** TASK REQUIREMENTS **
Every line of the material must be restated exactly, though not its pictures.

Start of INFORMATION PROVIDED

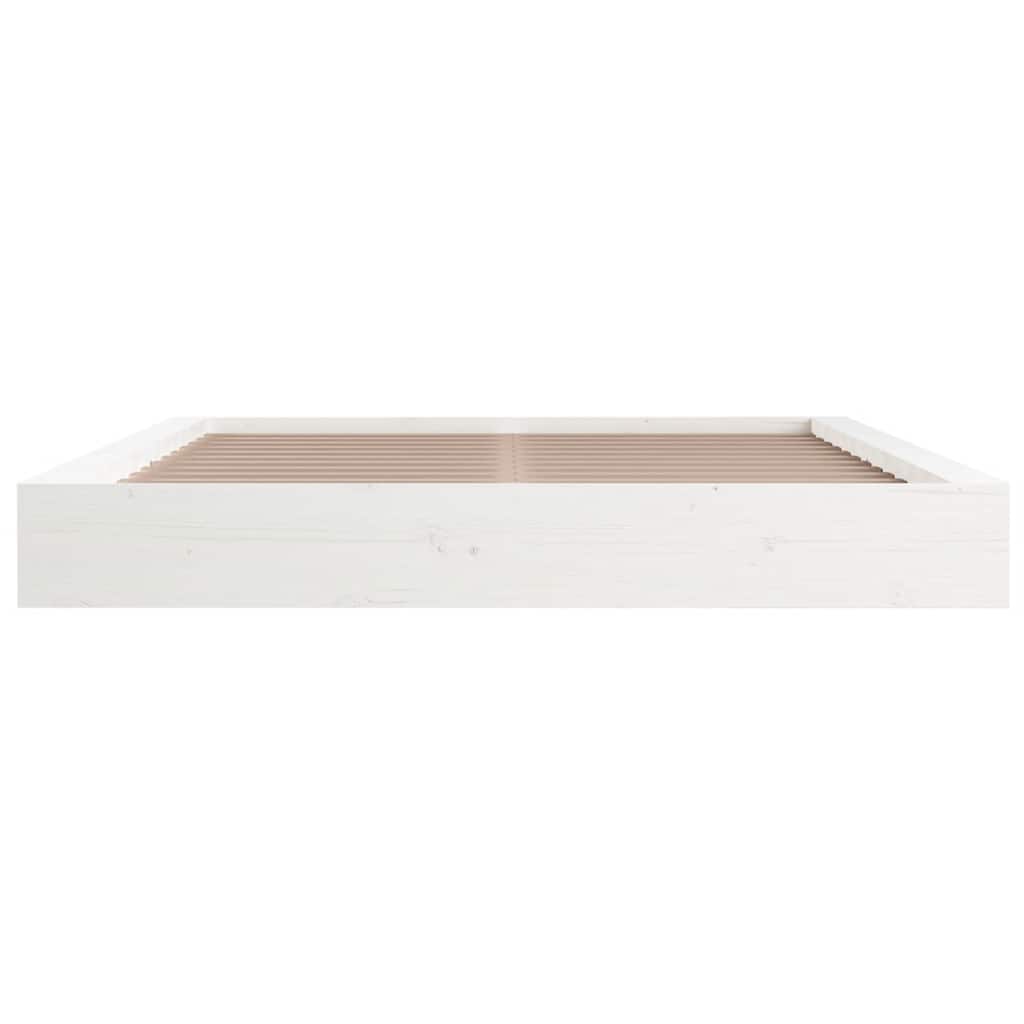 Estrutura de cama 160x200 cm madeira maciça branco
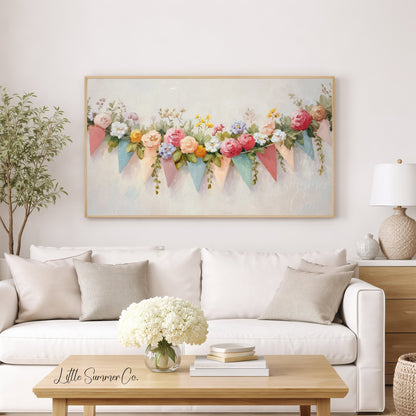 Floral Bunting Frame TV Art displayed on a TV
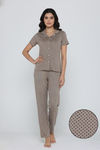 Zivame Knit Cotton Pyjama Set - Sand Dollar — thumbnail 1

End of INFORMATION PROVIDED

** RESPONSE TO THE EXERCISE **
 Estrutura de cama 160x200 cm madeira maciça branco
 Floral Bunting Frame TV Art displayed on a TV
 Zivame Knit Cotton Pyjama Set - Sand Dollar — thumbnail 1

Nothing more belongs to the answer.